Lewis nodded. ‘No going out, Sir Adrian. Not without a couple of my men at your side. Understood?’

Appleby nodded glumly, ready for a refill of his cognac.

‘I’ll be here first thing in the morning,’ Lewis went on. ‘We’ll arrange for a safe route to the White House. And home safe after that.’

Catherine wanted to put the events of tonight out of her mind; wanted to forget that evil looking figure at the door who made her feel so vulnerable. There would be no sleep for a long time, she knew, her body was full of adrenaline, her heart still pounding violently in her chest.
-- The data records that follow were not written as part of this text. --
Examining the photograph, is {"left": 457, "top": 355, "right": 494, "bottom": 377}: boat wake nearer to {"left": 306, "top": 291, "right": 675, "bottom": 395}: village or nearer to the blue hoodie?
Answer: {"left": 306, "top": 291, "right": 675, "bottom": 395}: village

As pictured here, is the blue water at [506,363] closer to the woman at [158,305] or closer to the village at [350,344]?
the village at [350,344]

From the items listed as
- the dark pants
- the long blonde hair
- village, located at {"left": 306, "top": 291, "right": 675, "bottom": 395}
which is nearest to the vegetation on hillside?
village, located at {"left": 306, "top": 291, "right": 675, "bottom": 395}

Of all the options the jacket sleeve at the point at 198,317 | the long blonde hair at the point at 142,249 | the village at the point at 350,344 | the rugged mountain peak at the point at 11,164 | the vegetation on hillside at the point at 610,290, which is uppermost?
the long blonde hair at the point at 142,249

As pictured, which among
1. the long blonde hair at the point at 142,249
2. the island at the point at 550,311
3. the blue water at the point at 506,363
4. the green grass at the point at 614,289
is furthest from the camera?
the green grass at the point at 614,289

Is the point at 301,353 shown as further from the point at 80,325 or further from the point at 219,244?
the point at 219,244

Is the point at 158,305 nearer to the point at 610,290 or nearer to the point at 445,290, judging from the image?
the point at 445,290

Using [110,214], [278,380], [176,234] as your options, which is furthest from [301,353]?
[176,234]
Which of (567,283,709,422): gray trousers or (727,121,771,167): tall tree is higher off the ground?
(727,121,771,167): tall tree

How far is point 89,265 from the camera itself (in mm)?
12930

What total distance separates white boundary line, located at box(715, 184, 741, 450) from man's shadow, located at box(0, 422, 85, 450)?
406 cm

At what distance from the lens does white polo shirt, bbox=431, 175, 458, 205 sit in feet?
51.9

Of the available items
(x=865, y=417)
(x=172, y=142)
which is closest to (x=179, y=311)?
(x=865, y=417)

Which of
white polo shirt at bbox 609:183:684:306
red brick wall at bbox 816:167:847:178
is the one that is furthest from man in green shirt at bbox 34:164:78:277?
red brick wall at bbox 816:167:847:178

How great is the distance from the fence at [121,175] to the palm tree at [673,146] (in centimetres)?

What a world, she thought. A terrible world we’re tolerating, where families are enslaved in tenements, where wild men roam the streets hunting down loveable old men like Uncle Adrian.

She began to feel a helplessness overcoming her and set her jaw against it. Tomorrow I’ll work; I’ll photograph the slums and thus begin my own Jacob Riis documentation of Washington. In my own way, I’ll battle against the darkness overcoming the world.

She felt better after making this decision; she would take control of her life once again. She got up from bed, wrapped a dressing gown around her shoulders, turned the small lamp on at her writing table by the window, and recorded some of the events of the day in her green, leather-covered journal. The mere act of writing soothed her nerves. Finished, she climbed back into bed.

Soon afterward Edward came into the room, quietly changing into his pajamas, considerately leaving the lights off as he did so. This simple gesture touched her profoundly. He slipped under the covers on his side of the massive four-poster, and reached out to pat her shoulder as he did every night when he thought she was sleeping. A tender gesture as she lay there night after night feigning the regular deep breaths of sleep so as to avoid physical intimacy.

But tonight she took his hand in hers, surprising him, pulling him to her.

‘Hold me,’ she whispered as he slid expectantly over to her side under the covers. ‘Hold me tight.’